The Commonwealth of Nations is an international association of 56 member states, the vast majority of which are former territories of the British Empire. In 2023, its combined population was 2.5 billion people, making it one of the largest voluntary associations in the world.
When was the Commonwealth of Nations founded and what is the London Declaration?
The Commonwealth was created as the British Commonwealth of Nations through the Balfour Declaration at the 1926 Imperial Conference and formalised by the Statute of Westminster in 1931. The London Declaration of April 1949 is regarded as the beginning of the modern Commonwealth; it allowed India to remain a member as a republic, dropping the requirement to recognise the British monarch as head of state.

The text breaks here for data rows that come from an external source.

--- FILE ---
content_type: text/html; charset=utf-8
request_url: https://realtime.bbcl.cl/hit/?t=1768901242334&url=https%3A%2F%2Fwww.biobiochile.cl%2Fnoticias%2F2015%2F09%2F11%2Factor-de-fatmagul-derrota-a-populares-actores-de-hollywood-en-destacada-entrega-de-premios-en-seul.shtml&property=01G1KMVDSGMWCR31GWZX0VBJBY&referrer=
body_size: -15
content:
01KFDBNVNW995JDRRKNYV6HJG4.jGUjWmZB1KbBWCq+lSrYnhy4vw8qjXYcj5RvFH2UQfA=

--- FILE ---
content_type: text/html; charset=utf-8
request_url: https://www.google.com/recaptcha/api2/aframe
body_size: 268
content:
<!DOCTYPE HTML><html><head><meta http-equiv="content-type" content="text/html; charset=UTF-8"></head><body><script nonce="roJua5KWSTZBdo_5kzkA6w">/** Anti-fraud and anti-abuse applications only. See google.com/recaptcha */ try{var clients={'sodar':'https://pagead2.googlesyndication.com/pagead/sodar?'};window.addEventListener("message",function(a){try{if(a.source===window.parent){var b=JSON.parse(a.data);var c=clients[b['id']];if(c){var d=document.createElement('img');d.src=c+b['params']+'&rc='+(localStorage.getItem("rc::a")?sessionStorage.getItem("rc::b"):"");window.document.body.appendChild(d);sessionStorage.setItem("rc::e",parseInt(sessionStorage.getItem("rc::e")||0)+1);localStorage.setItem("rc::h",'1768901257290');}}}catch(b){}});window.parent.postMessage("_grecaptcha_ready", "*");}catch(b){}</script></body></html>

Who is the Head of the Commonwealth and is the role hereditary?
Charles III is the Head of the Commonwealth. The position is not hereditary; when the monarch dies, the successor to the crown does not automatically become the new head. Commonwealth leaders agreed in April 2018 that Prince Charles should succeed his mother Elizabeth II, establishing a precedent rather than a rule.
Which countries joined the Commonwealth without ever being part of the British Empire?
Mozambique, a former Portuguese colony, became the first country admitted without any constitutional link to the British Empire when it joined in 1995. Rwanda, a former Belgian and German territory, joined in 2009. In 2022, the former French territories of Togo and Gabon also joined the Commonwealth.
How can a Commonwealth member be suspended or expelled?
Members can be suspended "from the Councils of the Commonwealth" for serious or persistent violations of the Harare Declaration, particularly failures of democratic governance; suspensions are decided by the Commonwealth Ministerial Action Group. No country has ever been formally expelled, though South Africa's reapplication in 1961 was effectively blocked due to opposition to apartheid, and Zimbabwe was suspended in 2002 before withdrawing in 2003.
What are the Commonwealth Games and when did they start?
The Commonwealth Games are a multi-sport event held every four years, started in 1930 in Hamilton, Canada, as the Empire Games. They include standard athletic disciplines alongside sports particularly associated with the Commonwealth, such as netball, squash, and lawn bowls. The 2022 Games were held in Birmingham and the 2026 Games are scheduled for Glasgow.